* **Short task 1**
In the Adhik Maas article, how many times does Adhik Maas occur within a span of 19 years?
* **Short task 2**
Give every other name for Adhik Maas that the Adhik Maas article mentions.
* **Short task 3**
Using the reasoning in the Adhik Maas article, explain why the gap between the solar and lunar calendars fills a full lunar month in about 32.5 months.

How Often Does Adhik Maas Come? The Vedic Calculation Behind This Rare Sacred Month
By: Pratima Argade
22 May 2026 at 10:45 AM
One of the most common questions people ask about Adhik Maas is also one of the simplest: how often does it come?
The short answer is once every 32 months, 16 days, and 8 hours.
But that short answer raises more questions. Why 32 months and not exactly 3 years? Why do some people say it comes every 2 to 3 years while others say every 3 years? Why does it fall in a different Hindu month each time? And if it comes roughly every two and a half to three years, why does it feel like people talk about it so rarely?
This post answers all of these questions. By the end, you will not only understand how often Adhik Maas comes but also why its rarity is itself a spiritual teaching, and why Adhik Maas 2026, running from 17 May to 15 June 2026, is an opportunity you genuinely cannot afford to miss.
The Simple Answer: Once Every 32 Months
Adhik Maas, also called Adhika Masa, Mal Maas, or Purushottam Maas, occurs approximately once every 32 months, 16 days, and 8 hours.
In more familiar terms, this is roughly once every two years and eight months. Some people round it up and say once every three years, which is close but not quite precise.
Within a span of 19 years, Adhik Maas occurs exactly 7 times. This 19-year cycle is known in Vedic astronomy as the Metonic cycle, and it is one of the most elegant mathematical patterns in all of calendar science. After 19 solar years, the lunar calendar and the solar calendar return to almost exactly the same alignment. In those 19 years, 7 extra lunar months are needed to maintain that alignment.
This gives us the average: 19 years divided by 7 extra months equals approximately 2 years and 8 months, or 32 months and a fraction, per occurrence of Adhik Maas.
The Vedic Calculation: How Ancient Scholars Got This Right
Vedic astronomers calculated the interval of Adhik Maas with extraordinary precision thousands of years ago. Their primary tool was direct and sustained observation of the movements of the sun and the moon across the sky, combined with a sophisticated mathematical framework developed within the tradition of the Vedanga Jyotisha and the Surya Siddhanta.
Here is the logic they followed:
Step 1: Measure the two calendars
A solar year is approximately 365 days, 5 hours, 48 minutes, and 46 seconds.
A lunar year of 12 months is approximately 354 days, 8 hours, 48 minutes, and 34 seconds.
The difference between a solar year and a lunar year is approximately 10 days, 21 hours, and 0 seconds, which rounds to about 11 days per year.
Step 2: Calculate when the gap fills a full lunar month
A full lunar month is approximately 29 days and 12 hours.
At a rate of 11 days of gap per year, a full lunar month of 29.5 days accumulates in approximately 2.71 years, which is about 32.5 months.

* **Provided material**
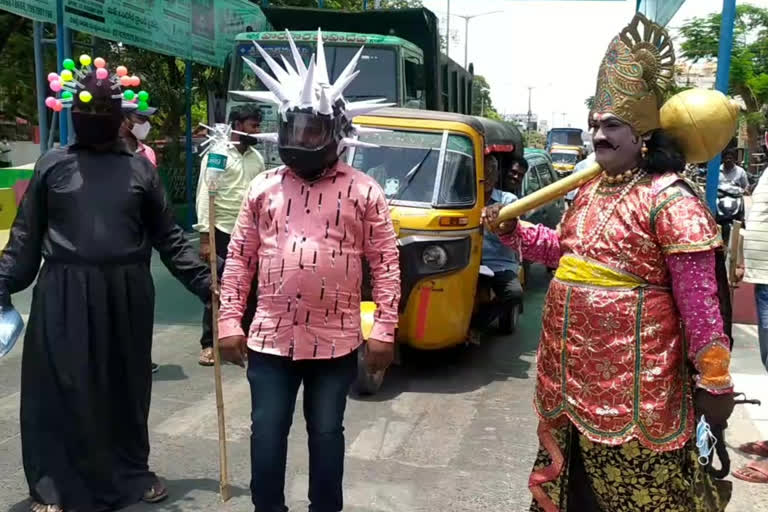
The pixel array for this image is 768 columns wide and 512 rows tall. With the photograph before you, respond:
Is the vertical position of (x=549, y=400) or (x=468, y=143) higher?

* **Exercise result 1**
Exactly 7 times.

* **Exercise result 2**
Adhika Masa, Mal Maas, and Purushottam Maas.

* **Exercise result 3**
A solar year is about 11 days longer than a lunar year of 12 months, so the gap grows by roughly 11 days each year. A full lunar month is about 29.5 days, and at 11 days per year that amount builds up in approximately 2.71 years, or about 32.5 months.